Business Intelligence and Business Intelligence Tools

Business Intelligence (BI) comprises the strategies and technologies used by enterprises for the data analysis of business information. BI technologies provide historical, current and predictive views of business operations. Common functions of business intelligence technologies include reporting, online analytical processing, analytics, data mining, process mining, complex event processing, business performance management, benchmarking, text mining, predictive analytics and prescriptive analytics.

Business intelligence software or tools is a type of application software designed to retrieve, analyze, transform and report data for business intelligence. The applications generally read data that have been previously stored, often, though not necessarily, in a data warehouse or data mart.
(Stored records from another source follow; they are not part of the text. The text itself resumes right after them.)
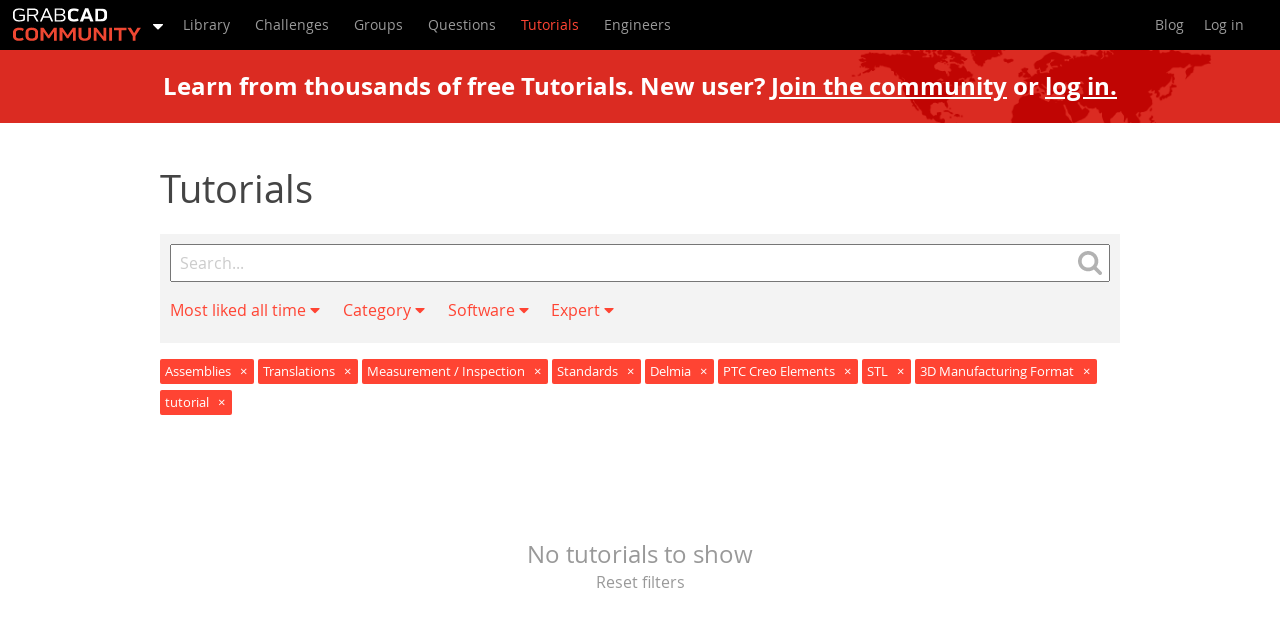

--- FILE ---
content_type: text/javascript; charset=utf-8
request_url: https://cdn.bizible.com/xdc.js?_biz_u=e49cb131f5c74bedba75e0e277ce330d&_biz_h=-1719904874&cdn_o=a&jsVer=4.25.10.02&a=stratasys.com
body_size: 214
content:
(function () {
    BizTrackingA.XdcCallback({
        xdc: "e49cb131f5c74bedba75e0e277ce330d"
    });
})();
;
The key general categories of business intelligence applications are:

• Spreadsheets
• Reporting and querying software: applications that extract, sort, summarize, and present selected data
• Online analytical processing (OLAP)
• Digital dashboards
• Data mining
• Business activity monitoring
• Data warehouse
• Local information systems
• Data cleansing

Main Differences Between Relational and Non-Relational Databases

Relational Databases

  Pros

• Relational databases work with structured data.
• They support ACID transactional consistency and support “joins.”
• They come with built-in data integrity and a large eco-system.
• Relationships in this system have constraints.
• There is limitless indexing. Strong SQL.

Cons

• Relational Databases do not scale out horizontally very well (concurrency and data size), only vertically, (unless you use sharding).
• Data is normalized, meaning lots of joins, which affects speed.
• They have problems working with semi-structured data.

Non-relational / NoSQL

Pros

• They scale out horizontally and work with unstructured and semi-structured data. Some support ACID transactional consistency.
• Schema-free or Schema-on-read options.
• High availability.
• While many NoSQL databases are open source and so “free”, there are often considerable training, setup, and developments costs. There are now also numerous commercial products available.

Cons

• Weaker or eventual consistency (BASE) instead of ACID.
• Limited support for joins.
• Data is denormalized, requiring mass updates (i.e. product name change).
• Does not have built-in data integrity (must do in code).
• Limited indexing.

When to choose NoSQL or Non-Relational DBs

Some of those reasons include as below:

• When bringing in new data with a lot of volume and/or variety.
• Data is non-relational/semi-structured.
• Your team will be trained in these new technologies (NoSQL).
• You have enough information to correctly select the type and product of NoSQL for your situation.
• You can relax transactional consistency when scalability or performance is more important.
• You can service a large number of user requests vs rigorously enforcing business rules.

Conclusion

We could assume that “RDBMS is for enterprise OLTP and ACID compliance, or databases under 1 terabyte. NoSQL is for scaled OLTP and JSON documents. Hadoop is for Big Data Analytics.” The choices on the market today are numerous, but so are the needs of different enterprises. How (and when) to choose the right database system is something that every enterprise must now contend with to maintain marketplace advantages.